A square is inscribed in the circle $$x^2 + y^2 - 6x + 8y - 103 = 0$$ with its sides parallel to the coordinate axes. Then the distance of the vertex of this square which is nearest to the origin is:

We have the circle $$x^2 + y^2 - 6x + 8y - 103 = 0$$. To get its centre and radius, we convert it into standard form by completing the squares.

First group the $$x$$-terms and $$y$$-terms: $$x^2 - 6x + y^2 + 8y = 103.$$

Now complete the square for each variable.
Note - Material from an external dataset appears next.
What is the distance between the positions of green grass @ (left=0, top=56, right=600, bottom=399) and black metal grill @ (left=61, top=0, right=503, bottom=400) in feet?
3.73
For $$x^2 - 6x$$, we add and subtract $$\left(\tfrac{6}{2}\right)^2 = 9$$. For $$y^2 + 8y$$, we add and subtract $$\left(\tfrac{8}{2}\right)^2 = 16$$. Hence

$$x^2 - 6x + 9 + y^2 + 8y + 16 = 103 + 9 + 16.$$

Simplifying, we get $$(x - 3)^2 + (y + 4)^2 = 128.$$

So the centre of the circle is $$C(3,\,-4)$$ and the radius is $$R = \sqrt{128} = 8\sqrt{2}.$$

An axis-parallel square inscribed in a circle and sharing the same centre has its four vertices at $$(h \pm a,\; k \pm a),$$ where $$(h,k)$$ is the centre and $$a$$ is the distance from the centre to the midpoint of any side (i.e. half the side length).

The distance from the centre to any vertex is given by the distance formula $$\text{Distance} = \sqrt{(\pm a)^2 + (\pm a)^2} = \sqrt{2a^2} = a\sqrt{2}.$$

Because each vertex lies on the circle, this distance must equal the radius $$R$$. Therefore $$a\sqrt{2} = 8\sqrt{2}\;\; \Longrightarrow \;\; a = 8.$$

Thus the four vertices of the square are obtained by substituting $$h = 3,\; k = -4,\; a = 8$$: $$\begin{aligned} V_1 &: (3 + 8,\; -4 + 8) = (11,\; 4),\\ V_2 &: (3 + 8,\; -4 - 8) = (11,\; -12),\\ V_3 &: (3 - 8,\; -4 + 8) = (-5,\; 4),\\ V_4 &: (3 - 8,\; -4 - 8) = (-5,\; -12). \end{aligned}$$

We must now find which vertex is closest to the origin $$(0,0)$$. Using the distance formula $$d = \sqrt{x^2 + y^2}$$ for each vertex:

$$\begin{aligned} d(V_1) &= \sqrt{11^2 + 4^2} = \sqrt{121 + 16} = \sqrt{137},\\[2pt] d(V_2) &= \sqrt{11^2 + (-12)^2} = \sqrt{121 + 144} = \sqrt{265},\\[2pt] d(V_3) &= \sqrt{(-5)^2 + 4^2} = \sqrt{25 + 16} = \sqrt{41},\\[2pt] d(V_4) &= \sqrt{(-5)^2 + (-12)^2} = \sqrt{25 + 144} = \sqrt{169} = 13. \end{aligned}$$

The smallest of these distances is $$\sqrt{41}$$, which occurs at the vertex $$(-5,\,4)$$.

Hence, the correct answer is Option C.